The web server mainly provides two levels of security mechanisms
Root directory access: A specific directory in the server file system serves as the root directory of the website. It is often a restriction, and users cannot access any content located above this directory.
Access control list (ACL): A list used by the administrator of the Web server to specify what users or user groups can access, modify, and execute certain files on the server.
8. Distributed Denial of Service Attack
DDoS attack uses inherent loopholes in network protocols to forge reasonable service requests. It consumes limited network bandwidth or occupies too many service resources so that the network or service cannot respond to the normal requests of users. This attack will eventually cause network services to be paralyzed.
Types of DDoS
- Resource exhaustion types include UDP DNS Query Flood, Connection Flood, HTTP Get Flood, etc.

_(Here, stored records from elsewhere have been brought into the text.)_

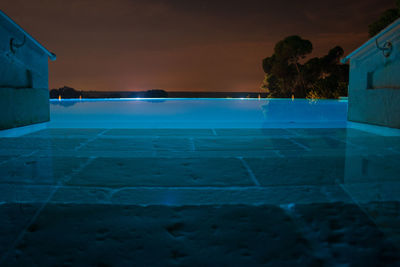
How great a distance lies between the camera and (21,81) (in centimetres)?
460

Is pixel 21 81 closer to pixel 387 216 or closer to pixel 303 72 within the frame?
pixel 387 216

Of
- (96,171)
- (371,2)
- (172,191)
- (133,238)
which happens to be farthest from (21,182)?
(371,2)

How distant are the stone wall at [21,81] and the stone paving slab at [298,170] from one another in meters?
3.52

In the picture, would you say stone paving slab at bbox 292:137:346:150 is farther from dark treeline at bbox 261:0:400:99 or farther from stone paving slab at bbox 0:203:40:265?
dark treeline at bbox 261:0:400:99

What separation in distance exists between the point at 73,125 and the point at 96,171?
11.2 feet

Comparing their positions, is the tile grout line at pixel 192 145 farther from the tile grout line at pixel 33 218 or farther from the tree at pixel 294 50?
the tree at pixel 294 50

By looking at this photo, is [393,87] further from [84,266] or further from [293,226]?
[84,266]

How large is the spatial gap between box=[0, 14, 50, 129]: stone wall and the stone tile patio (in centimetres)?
125

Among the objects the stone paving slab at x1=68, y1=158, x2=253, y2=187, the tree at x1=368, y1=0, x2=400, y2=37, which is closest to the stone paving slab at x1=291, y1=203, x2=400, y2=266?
the stone paving slab at x1=68, y1=158, x2=253, y2=187

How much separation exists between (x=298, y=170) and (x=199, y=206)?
1.13m

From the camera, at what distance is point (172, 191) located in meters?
1.98

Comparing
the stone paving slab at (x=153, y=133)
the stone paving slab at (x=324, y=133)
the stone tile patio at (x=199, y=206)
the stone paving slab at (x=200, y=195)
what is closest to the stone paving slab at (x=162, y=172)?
the stone tile patio at (x=199, y=206)

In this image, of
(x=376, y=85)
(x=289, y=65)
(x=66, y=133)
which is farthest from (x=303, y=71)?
(x=66, y=133)

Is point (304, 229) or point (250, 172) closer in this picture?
point (304, 229)
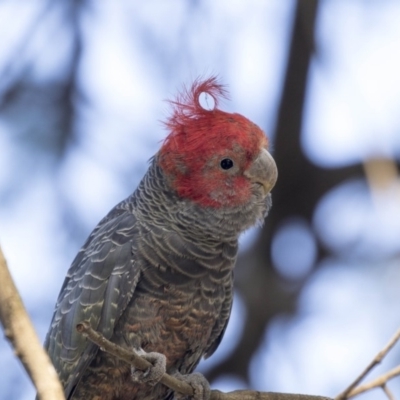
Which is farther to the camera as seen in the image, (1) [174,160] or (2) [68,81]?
(2) [68,81]

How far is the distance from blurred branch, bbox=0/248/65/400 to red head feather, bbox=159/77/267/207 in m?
2.79

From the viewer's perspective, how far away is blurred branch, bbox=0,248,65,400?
2658 millimetres

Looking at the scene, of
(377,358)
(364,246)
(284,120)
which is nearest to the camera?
(377,358)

- Traffic types are: syn_flood, ack_flood, rst_flood, udp_flood, icmp_flood, etc.
9. Direct references to unsafe objects or Insecure Direct Object References
IDOR occurs when the developer exposes a reference to the internally deployed object of the website to the user, such as a file, directory, database key, etc., if the system does not have access control checks or other protective measures, the attacker can forge the reference to achieve unauthorized data Access.
Principle of Insecure Direct Object References
The basic attack principle is to guess the references of other unauthorized objects based on existing object references. This attack may occur when the website address or other parameters contain references such as files, directories, database records, or keywords.